It seems like nowadays teamwork in a romantic relationship is important for most couples but it’s not quite clear what it is exactly. Does it mean doing everything together? Splitting the chores equally? Taking shifts doing the stuff nobody likes to do? Not quite. Here are some signs that a relationship works as a team.
- You check in with each other frequently.When you or your partner make plans you make sure to consult each other first. Whether it’s about choosing whose family to visit on the weekend or making sure you both agree to an outing with friends, you have a habit of talking about it before making the actual commitment or reservations.Why does it work: It conveys the message that you put each other first and you are willing to change your plans if it works out better for the couple.

## SUPPLIED MATERIAL
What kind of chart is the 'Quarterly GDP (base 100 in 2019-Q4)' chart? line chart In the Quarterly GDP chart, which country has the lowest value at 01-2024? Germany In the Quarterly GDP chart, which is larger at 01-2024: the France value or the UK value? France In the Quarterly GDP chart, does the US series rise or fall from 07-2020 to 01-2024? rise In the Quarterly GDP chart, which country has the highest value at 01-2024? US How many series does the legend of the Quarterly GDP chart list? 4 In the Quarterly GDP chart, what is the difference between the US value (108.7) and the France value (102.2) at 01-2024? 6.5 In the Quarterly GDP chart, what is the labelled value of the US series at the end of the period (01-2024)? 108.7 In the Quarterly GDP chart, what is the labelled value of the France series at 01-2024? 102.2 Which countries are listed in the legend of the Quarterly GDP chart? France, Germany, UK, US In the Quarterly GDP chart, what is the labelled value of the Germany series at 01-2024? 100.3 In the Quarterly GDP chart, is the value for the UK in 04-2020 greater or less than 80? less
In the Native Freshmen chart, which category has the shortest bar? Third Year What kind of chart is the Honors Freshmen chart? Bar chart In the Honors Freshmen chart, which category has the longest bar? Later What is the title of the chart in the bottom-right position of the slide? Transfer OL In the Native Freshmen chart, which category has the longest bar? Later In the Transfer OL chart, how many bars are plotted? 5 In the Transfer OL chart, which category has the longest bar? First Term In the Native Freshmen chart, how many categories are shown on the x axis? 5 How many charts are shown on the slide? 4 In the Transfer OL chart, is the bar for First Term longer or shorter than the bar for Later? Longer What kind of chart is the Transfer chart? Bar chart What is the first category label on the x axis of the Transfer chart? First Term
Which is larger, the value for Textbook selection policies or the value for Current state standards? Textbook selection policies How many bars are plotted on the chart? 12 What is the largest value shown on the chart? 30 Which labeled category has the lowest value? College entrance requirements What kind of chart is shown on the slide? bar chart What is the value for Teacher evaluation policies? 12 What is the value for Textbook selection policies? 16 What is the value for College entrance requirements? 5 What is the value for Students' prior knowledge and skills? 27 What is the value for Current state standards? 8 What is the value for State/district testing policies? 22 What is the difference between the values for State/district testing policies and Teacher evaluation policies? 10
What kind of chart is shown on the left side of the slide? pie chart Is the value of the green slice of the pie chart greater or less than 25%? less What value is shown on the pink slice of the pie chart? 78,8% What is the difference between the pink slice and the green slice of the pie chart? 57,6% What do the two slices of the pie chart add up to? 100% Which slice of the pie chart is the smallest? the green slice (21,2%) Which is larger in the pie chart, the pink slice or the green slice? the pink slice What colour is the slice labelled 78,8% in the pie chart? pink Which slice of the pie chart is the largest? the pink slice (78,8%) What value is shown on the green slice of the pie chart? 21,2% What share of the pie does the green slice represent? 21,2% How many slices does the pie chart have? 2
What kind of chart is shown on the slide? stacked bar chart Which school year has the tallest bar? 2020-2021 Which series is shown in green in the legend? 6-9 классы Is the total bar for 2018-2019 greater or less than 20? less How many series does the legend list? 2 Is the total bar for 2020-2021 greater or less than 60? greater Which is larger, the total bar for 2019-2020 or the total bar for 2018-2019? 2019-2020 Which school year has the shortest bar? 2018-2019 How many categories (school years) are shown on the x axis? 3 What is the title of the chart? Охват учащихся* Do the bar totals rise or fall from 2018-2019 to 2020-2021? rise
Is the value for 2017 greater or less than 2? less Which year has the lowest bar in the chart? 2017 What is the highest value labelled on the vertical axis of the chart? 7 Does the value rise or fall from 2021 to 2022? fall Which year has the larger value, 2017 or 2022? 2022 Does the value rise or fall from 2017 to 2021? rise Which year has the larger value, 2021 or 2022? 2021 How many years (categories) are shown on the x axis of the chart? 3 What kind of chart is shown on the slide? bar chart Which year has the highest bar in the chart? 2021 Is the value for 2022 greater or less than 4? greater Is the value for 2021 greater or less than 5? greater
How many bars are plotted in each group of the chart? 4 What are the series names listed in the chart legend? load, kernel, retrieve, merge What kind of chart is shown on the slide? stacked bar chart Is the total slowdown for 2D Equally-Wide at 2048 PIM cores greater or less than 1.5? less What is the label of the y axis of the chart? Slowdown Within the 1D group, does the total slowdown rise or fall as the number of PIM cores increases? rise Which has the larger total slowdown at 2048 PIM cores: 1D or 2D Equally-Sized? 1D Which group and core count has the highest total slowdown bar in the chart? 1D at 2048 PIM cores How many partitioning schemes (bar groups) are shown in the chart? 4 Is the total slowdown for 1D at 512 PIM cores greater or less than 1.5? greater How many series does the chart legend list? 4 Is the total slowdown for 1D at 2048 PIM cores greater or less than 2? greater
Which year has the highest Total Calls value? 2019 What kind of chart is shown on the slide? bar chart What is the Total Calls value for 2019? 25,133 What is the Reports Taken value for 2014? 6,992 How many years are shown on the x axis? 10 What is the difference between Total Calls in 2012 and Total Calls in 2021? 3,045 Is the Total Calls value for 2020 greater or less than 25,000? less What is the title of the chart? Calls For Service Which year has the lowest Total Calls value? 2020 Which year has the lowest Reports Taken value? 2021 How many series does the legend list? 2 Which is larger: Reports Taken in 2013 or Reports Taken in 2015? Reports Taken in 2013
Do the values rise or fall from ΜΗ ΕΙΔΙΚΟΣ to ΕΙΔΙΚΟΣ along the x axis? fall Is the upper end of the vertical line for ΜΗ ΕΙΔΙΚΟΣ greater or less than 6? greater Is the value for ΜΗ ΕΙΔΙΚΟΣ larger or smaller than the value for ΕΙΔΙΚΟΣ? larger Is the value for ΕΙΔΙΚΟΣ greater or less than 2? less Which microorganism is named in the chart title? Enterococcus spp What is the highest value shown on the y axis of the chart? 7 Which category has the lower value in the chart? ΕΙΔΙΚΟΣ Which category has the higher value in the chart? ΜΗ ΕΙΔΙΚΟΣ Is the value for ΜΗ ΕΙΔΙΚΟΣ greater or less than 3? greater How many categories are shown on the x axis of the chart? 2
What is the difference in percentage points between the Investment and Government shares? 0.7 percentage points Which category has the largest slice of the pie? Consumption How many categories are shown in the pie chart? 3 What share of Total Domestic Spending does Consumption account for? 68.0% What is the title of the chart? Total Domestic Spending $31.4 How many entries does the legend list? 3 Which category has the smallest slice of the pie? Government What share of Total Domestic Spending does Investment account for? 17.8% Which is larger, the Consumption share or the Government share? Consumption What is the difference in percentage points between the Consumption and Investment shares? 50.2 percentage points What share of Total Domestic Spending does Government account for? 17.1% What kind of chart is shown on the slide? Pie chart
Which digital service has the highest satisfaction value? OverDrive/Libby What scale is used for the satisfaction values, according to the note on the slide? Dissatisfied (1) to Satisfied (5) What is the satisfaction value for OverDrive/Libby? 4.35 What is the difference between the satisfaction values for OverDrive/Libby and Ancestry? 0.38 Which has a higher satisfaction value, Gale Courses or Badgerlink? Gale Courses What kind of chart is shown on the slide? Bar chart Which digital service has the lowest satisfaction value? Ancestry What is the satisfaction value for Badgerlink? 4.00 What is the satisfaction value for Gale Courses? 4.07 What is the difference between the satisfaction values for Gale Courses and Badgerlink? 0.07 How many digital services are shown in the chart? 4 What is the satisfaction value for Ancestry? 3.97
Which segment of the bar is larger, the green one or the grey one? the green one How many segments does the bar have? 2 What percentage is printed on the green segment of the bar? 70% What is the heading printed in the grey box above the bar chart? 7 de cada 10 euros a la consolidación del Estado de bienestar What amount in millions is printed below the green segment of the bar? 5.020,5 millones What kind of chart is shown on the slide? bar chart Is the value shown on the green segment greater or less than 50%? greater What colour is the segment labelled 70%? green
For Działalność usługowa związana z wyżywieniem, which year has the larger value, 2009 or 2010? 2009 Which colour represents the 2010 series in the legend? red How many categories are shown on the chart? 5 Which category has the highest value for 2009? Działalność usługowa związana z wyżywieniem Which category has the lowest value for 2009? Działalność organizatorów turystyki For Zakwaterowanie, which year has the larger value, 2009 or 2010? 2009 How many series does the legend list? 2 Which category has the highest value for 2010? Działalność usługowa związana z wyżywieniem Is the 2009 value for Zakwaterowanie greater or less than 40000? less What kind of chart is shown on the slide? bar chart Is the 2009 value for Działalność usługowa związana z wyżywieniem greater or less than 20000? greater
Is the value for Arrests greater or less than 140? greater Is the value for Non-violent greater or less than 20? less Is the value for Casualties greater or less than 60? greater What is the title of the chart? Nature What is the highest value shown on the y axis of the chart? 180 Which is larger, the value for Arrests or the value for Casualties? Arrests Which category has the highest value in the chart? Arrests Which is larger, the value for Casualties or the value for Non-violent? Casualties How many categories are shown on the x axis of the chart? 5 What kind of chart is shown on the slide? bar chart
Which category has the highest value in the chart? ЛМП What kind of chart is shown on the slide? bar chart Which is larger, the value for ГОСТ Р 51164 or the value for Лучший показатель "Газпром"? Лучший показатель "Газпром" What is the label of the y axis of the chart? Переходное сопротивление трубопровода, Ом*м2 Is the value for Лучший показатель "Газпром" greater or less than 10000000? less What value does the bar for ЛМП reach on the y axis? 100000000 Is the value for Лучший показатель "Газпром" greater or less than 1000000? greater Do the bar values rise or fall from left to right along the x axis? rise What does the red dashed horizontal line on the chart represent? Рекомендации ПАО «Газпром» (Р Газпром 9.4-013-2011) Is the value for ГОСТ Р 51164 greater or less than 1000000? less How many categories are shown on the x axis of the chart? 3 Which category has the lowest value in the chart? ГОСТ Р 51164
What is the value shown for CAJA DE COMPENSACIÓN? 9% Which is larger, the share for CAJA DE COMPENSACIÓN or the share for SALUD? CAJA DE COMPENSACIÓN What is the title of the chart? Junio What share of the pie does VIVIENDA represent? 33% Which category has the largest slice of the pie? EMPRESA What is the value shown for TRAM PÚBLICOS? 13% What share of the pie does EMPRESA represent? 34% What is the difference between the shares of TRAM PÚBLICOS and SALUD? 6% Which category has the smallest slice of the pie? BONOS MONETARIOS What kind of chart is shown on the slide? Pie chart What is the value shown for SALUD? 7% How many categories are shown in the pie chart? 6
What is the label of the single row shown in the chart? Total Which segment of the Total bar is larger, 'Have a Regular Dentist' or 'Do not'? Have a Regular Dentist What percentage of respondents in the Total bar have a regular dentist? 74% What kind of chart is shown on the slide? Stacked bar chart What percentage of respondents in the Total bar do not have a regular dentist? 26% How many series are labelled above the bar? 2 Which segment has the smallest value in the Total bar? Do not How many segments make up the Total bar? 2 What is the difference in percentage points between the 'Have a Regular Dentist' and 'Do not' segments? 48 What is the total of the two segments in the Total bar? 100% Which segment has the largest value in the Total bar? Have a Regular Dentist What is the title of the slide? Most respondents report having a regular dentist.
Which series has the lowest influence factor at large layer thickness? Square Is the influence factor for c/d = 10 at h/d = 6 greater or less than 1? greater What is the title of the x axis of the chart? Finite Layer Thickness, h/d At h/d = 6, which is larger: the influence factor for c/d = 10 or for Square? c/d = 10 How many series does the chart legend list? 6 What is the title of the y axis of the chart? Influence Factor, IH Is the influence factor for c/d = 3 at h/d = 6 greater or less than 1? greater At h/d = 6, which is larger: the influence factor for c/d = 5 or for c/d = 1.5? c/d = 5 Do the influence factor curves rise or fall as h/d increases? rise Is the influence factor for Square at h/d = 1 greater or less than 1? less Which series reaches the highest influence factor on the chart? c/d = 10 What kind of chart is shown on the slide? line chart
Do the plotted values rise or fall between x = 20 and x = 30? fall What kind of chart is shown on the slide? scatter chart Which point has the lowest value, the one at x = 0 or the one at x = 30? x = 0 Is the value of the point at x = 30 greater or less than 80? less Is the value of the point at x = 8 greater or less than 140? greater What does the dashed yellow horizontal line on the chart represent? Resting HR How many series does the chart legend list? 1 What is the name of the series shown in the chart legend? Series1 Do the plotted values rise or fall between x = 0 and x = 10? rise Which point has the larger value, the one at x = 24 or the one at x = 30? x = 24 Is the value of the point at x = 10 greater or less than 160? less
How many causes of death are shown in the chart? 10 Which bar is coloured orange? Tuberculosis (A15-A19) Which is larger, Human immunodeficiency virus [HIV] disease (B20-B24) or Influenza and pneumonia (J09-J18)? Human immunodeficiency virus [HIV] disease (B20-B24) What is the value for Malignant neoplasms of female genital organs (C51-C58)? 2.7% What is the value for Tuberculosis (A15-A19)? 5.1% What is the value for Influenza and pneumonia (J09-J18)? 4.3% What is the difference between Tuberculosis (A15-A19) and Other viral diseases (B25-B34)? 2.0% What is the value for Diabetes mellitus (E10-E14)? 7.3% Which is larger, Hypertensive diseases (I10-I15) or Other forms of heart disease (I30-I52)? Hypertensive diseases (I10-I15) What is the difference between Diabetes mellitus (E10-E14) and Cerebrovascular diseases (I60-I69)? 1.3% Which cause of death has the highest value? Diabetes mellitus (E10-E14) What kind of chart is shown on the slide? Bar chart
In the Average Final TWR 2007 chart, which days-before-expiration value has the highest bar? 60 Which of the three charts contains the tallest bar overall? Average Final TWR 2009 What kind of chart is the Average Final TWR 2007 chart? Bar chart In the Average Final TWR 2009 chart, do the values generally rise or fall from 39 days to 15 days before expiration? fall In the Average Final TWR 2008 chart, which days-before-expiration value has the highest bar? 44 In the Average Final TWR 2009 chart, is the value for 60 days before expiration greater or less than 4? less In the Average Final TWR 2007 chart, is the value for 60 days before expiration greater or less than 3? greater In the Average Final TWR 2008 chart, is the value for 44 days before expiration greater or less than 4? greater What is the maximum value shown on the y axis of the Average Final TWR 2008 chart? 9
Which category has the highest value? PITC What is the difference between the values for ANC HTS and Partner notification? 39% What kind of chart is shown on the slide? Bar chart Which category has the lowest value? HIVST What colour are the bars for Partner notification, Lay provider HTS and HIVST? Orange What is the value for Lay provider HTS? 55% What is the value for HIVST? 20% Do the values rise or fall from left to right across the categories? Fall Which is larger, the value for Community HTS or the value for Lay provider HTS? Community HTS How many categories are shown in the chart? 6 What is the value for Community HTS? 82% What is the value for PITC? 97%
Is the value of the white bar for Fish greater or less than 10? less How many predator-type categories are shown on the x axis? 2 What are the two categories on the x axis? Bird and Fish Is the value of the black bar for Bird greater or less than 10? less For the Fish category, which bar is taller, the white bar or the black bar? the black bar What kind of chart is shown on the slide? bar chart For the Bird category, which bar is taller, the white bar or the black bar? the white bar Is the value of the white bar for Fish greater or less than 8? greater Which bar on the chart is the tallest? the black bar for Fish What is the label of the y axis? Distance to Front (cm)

## ACTIVITY LIST
**A)** In the text on teamwork in romantic relationships, what message does checking in with each other frequently convey?
**B)** Please proceed with the text on teamwork in romantic relationships, picking up right after its last sentence.

## REPLIES
**A)** It conveys that you put each other first and are willing to change your plans if that works out better for the couple.

**B)**
- No activity is assumed to fall onto one person by default.For instance, you don’t assume that if your partner likes cooking it means that they will always cook and be happy with that. In practice it means making your assumptions explicit and being open to changing them. Just ask! Make an effort to switch things up once in awhile and initiate things that usually are done by your partner. It applies in the kitchen, in the bedroom, and just about anywhere else.Why does it work: You don’t take each other for granted. Everybody feels more appreciated this way.
- You have a unique system in place that works for you.For example, having a young family often means being sleep deprived and parents often fight about whose turn it is to get up in the middle of the night or early in the morning. Come up with a system that feels fair to both of you, for some it may be simply switching the parenting roles (in this case: getting up) every other day but that’s not the only way. You can also agree that one of you always gets up, while the other one does all the groceries and cooking. Without some explicit rules you might catch yourself always bickering about whose turn it is to do something or resenting your partner for not volunteering to do their part more often.Why does it work: No matter what it is, if your arrangement feels fair to both of you, it is a good system.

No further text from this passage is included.